Inferring the COVID-19 infection fatality rate in the community-dwelling population: a simple Bayesian evidence synthesis of seroprevalence study data and imprecise mortality data

Abstract

Abstract Estimating the coronavirus disease-2019 (COVID-19) infection fatality rate (IFR) has proven to be particularly challenging –and rather controversial– due to the fact that both the data on deaths and the data on the number of individuals infected are subject to many different biases. We consider a Bayesian evidence synthesis approach which, while simple enough for researchers to understand and use, accounts for many important sources of uncertainty inherent in both the seroprevalence and mortality data. With the understanding that the results of one's evidence synthesis analysis may be largely driven by which studies are included and which are excluded, we conduct two separate parallel analyses based on two lists of eligible studies obtained from two different research teams. The results from both analyses are rather similar. With the first analysis, we estimate the COVID-19 IFR to be 0.31% [95% credible interval (CrI) of (0.16%, 0.53%)] for a typical community-dwelling population where 9% of the population is aged over 65 years and where the gross-domestic-product at purchasing-power-parity (GDP at PPP) per capita is $17.8k (the approximate worldwide average). With the second analysis, we obtain 0.32% [95% CrI of (0.19%, 0.47%)]. Our results suggest that, as one might expect, lower IFRs are associated with younger populations (and may also be associated with wealthier populations). For a typical community-dwelling population with the age and wealth of the United States we obtain IFR estimates of 0.43% and 0.41%; and with the age and wealth of the European Union, we obtain IFR estimates of 0.67% and 0.51%.

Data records
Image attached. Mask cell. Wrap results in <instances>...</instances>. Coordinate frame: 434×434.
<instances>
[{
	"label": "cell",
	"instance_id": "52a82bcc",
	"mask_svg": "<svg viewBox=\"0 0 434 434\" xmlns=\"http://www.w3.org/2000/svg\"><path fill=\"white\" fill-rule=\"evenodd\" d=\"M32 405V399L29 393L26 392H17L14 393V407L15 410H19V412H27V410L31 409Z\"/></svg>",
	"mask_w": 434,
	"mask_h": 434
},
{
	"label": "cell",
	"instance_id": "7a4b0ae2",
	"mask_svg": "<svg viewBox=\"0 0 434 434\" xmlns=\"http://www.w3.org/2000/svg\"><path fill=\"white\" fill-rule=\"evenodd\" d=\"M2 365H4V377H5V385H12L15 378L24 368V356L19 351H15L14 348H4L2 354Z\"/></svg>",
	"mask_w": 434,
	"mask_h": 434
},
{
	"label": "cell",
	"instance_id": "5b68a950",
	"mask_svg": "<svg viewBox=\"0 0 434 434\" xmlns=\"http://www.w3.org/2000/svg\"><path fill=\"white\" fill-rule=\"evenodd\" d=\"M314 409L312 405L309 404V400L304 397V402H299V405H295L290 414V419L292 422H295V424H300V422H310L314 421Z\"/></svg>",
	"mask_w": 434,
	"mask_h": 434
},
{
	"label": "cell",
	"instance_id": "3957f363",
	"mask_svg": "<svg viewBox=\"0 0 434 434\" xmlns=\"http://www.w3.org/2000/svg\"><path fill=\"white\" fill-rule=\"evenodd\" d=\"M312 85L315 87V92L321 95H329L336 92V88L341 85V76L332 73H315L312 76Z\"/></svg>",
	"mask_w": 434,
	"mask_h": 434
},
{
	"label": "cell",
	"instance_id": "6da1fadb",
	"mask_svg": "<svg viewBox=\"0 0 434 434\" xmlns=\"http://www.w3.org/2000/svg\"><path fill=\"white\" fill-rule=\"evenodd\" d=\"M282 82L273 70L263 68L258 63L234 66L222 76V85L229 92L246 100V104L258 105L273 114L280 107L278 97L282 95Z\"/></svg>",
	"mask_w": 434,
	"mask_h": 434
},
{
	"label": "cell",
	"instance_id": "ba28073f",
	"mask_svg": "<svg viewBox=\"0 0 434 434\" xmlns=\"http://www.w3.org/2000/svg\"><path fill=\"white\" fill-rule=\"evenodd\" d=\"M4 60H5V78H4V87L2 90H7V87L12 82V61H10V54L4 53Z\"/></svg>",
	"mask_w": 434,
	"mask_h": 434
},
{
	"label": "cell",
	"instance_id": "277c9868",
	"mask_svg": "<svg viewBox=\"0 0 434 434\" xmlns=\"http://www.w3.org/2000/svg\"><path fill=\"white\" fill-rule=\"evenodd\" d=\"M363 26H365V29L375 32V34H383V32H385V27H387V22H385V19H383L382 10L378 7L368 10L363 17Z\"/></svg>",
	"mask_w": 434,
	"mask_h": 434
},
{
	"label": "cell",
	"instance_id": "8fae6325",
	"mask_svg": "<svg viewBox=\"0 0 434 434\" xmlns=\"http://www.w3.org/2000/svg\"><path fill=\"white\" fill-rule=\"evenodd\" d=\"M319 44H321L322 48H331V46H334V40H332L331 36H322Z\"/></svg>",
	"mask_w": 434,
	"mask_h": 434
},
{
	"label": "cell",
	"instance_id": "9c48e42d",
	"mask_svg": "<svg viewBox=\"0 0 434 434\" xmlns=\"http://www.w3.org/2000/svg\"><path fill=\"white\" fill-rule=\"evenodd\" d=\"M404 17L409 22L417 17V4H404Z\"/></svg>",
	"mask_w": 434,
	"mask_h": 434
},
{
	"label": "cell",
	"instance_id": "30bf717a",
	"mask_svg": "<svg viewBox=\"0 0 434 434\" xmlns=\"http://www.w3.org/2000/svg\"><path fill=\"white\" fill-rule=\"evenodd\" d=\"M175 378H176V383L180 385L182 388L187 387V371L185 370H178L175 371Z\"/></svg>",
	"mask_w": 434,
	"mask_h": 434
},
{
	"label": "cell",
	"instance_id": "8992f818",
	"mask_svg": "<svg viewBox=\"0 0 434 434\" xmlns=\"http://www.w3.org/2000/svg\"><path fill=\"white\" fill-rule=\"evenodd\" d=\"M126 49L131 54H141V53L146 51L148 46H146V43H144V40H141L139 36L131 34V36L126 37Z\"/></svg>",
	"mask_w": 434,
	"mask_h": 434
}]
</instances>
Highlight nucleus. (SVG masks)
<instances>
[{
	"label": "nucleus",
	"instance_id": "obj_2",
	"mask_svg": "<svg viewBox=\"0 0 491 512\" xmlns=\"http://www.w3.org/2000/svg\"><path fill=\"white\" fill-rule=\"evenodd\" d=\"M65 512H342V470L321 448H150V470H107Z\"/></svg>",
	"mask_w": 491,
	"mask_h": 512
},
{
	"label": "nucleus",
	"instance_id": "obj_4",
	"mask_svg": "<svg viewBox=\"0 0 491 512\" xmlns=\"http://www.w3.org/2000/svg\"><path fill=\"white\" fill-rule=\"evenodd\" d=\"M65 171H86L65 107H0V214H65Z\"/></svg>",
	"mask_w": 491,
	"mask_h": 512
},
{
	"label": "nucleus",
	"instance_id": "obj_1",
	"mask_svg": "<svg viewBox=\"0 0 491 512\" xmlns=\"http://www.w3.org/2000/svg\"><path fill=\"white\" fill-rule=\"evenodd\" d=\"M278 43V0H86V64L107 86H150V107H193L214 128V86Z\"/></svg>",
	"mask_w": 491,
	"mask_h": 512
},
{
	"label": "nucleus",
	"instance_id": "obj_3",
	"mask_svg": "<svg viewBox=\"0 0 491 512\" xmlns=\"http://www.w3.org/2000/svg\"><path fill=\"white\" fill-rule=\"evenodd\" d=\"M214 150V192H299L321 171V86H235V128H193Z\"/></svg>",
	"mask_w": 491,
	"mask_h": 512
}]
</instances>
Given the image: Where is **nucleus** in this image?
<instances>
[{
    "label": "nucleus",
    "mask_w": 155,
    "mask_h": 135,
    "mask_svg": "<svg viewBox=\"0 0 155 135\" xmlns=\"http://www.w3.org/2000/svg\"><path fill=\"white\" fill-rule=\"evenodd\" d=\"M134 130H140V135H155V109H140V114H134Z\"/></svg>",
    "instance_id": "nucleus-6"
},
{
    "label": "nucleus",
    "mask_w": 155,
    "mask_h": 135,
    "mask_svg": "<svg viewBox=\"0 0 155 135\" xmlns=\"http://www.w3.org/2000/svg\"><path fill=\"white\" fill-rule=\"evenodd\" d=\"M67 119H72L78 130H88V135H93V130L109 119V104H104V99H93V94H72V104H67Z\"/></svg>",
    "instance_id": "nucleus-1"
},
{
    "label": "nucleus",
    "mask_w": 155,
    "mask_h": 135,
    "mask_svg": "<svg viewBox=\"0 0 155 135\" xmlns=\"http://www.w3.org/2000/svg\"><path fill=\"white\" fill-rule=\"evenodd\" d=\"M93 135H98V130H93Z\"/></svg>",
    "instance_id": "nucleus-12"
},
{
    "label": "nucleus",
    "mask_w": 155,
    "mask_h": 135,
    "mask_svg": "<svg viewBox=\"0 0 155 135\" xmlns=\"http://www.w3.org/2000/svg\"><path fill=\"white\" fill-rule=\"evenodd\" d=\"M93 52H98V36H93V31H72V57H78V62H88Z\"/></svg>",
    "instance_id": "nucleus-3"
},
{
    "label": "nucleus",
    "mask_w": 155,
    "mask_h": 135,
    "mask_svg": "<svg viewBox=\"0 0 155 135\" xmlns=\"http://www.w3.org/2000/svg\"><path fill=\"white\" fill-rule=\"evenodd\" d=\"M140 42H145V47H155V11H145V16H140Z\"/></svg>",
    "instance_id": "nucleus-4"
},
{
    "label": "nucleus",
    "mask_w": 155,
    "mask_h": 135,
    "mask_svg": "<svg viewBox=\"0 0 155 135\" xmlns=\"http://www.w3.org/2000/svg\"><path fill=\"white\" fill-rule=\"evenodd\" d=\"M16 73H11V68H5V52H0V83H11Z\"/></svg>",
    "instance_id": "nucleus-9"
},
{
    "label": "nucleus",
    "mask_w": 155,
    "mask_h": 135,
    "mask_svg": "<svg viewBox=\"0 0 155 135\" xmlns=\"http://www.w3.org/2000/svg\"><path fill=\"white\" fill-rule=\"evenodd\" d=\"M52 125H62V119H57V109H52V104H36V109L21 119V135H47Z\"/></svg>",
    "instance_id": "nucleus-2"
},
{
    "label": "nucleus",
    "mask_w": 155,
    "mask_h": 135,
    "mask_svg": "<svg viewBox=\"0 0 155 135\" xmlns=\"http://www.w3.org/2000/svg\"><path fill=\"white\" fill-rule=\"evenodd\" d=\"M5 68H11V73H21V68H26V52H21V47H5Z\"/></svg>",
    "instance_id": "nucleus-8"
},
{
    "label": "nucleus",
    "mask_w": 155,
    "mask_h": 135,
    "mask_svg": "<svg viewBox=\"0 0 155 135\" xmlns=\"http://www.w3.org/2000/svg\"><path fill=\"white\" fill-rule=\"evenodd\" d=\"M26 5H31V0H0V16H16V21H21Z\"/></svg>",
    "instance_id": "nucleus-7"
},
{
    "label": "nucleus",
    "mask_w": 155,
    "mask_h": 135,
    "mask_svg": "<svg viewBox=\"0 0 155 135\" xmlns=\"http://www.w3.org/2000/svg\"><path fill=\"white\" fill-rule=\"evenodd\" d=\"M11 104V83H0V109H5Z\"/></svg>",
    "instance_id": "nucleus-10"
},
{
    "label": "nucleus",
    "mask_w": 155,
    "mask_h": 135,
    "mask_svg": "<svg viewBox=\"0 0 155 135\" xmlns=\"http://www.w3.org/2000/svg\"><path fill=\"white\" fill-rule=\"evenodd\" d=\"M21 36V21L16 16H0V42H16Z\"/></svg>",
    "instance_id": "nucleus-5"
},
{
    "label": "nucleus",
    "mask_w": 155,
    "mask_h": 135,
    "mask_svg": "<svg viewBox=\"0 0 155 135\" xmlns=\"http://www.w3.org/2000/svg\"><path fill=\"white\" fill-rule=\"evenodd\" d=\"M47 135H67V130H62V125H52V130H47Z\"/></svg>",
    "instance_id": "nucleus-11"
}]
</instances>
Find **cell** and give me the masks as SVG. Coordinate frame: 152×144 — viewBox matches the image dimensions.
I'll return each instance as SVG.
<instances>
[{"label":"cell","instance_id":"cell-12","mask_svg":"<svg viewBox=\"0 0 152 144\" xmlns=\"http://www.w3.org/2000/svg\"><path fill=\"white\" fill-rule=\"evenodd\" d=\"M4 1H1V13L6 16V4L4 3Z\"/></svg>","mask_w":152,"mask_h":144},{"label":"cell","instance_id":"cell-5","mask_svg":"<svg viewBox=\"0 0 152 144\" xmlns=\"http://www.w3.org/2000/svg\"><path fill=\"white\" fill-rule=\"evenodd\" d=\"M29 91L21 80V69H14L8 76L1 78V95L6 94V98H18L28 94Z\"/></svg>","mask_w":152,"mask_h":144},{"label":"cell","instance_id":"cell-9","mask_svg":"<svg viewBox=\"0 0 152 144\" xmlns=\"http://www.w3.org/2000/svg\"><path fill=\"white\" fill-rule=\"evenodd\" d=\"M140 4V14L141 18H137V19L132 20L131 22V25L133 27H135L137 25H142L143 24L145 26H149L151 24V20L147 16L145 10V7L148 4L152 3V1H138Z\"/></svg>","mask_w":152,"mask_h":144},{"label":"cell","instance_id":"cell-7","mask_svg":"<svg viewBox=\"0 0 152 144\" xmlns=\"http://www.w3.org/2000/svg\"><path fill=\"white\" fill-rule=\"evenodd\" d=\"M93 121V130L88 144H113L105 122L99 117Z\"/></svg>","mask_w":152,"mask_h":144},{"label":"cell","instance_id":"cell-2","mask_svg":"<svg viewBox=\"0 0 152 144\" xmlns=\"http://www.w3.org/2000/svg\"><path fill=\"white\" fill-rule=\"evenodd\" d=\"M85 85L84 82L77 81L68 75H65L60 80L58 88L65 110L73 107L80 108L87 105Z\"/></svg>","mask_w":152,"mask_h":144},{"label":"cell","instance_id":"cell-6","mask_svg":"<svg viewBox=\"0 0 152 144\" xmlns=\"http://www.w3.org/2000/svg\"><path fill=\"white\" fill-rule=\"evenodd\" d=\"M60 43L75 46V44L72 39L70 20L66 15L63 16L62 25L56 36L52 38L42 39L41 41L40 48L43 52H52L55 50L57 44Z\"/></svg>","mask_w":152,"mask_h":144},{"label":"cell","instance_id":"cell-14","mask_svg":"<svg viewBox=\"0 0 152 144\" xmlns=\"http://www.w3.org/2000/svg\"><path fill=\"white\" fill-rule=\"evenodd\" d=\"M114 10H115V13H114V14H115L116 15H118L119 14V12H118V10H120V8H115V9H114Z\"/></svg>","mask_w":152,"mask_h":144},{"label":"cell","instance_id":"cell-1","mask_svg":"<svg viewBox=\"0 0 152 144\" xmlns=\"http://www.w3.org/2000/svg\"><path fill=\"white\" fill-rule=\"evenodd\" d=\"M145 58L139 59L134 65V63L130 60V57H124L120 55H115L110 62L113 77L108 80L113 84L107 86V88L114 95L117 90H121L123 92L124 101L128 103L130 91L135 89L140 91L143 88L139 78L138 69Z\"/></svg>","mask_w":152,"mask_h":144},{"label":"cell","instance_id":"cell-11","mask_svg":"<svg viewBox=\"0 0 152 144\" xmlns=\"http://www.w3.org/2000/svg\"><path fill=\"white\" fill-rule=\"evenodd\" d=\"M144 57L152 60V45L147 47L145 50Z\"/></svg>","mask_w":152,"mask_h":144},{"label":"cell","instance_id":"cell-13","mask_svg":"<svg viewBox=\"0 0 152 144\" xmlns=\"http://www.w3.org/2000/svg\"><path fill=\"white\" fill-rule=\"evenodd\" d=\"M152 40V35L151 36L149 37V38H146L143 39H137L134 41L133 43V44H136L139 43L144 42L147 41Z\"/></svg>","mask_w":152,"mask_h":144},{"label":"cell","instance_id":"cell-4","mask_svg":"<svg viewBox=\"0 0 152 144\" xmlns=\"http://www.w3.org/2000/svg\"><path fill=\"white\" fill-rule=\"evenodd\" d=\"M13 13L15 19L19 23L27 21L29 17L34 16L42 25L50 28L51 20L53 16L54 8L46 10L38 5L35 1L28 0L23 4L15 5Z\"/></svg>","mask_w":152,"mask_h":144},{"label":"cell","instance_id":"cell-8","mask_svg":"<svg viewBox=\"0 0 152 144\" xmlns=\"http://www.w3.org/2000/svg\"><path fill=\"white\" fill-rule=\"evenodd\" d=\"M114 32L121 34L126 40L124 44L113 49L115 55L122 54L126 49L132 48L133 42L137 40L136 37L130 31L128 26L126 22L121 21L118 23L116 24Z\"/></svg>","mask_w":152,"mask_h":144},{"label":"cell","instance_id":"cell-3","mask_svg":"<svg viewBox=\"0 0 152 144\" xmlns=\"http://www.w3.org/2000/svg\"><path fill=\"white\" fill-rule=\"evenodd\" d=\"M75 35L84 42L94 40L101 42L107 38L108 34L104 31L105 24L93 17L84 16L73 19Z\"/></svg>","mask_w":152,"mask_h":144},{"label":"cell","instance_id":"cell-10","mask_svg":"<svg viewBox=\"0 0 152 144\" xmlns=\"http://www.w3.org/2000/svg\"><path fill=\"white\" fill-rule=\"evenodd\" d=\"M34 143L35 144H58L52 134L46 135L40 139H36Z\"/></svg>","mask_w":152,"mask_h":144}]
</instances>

● **WHAT THIS EXERCISE ASKS**
**a)** Based on the abstract, decide whether each statement below agrees with it. For each, answer yes or no and quote the deciding words.
(i) The first analysis estimated the COVID-19 IFR at 0.31% for a typical community-dwelling population.
(ii) The two parallel analyses produced markedly different results.
(iii) For a population with the age and wealth of the European Union, the IFR estimates were 0.67% and 0.51%.
**b)** Answer these questions using the abstract above.
(i) What percentage of the typical community-dwelling population is aged over 65 years?
(ii) What 95% credible interval did the second analysis give?
(iii) Where did the two lists of eligible studies come from?
**c)** Rewrite the paragraph of the abstract that begins "Abstract Estimating the coronavirus disease-2019" as a short bulleted list, keeping its main facts.

● **EXERCISE RESPONSES**
**a)**
(i) Yes: "With the first analysis, we estimate the COVID-19 IFR to be 0.31%"
(ii) No: "The results from both analyses are rather similar."
(iii) Yes: "with the age and wealth of the European Union, we obtain IFR estimates of 0.67% and 0.51%"

**b)**
(i) 9%
(ii) (0.19%, 0.47%)
(iii) Two different research teams

**c)**
- Estimating the COVID-19 infection fatality rate (IFR) is difficult and controversial because both death data and infection counts are subject to many biases.
- The authors use a simple Bayesian evidence synthesis that accounts for key sources of uncertainty in seroprevalence and mortality data.
- Because results depend on which studies are included, they run two parallel analyses based on study lists from two different research teams, and the results are similar.
- For a typical community-dwelling population (9% aged over 65, GDP at PPP per capita of $17.8k), the estimated IFR is 0.31% [95% CrI (0.16%, 0.53%)] in the first analysis and 0.32% [95% CrI (0.19%, 0.47%)] in the second.
- Lower IFRs are associated with younger populations and may also be associated with wealthier ones.
- Estimates are 0.43% and 0.41% for a population with the age and wealth of the United States, and 0.67% and 0.51% for one with the age and wealth of the European Union.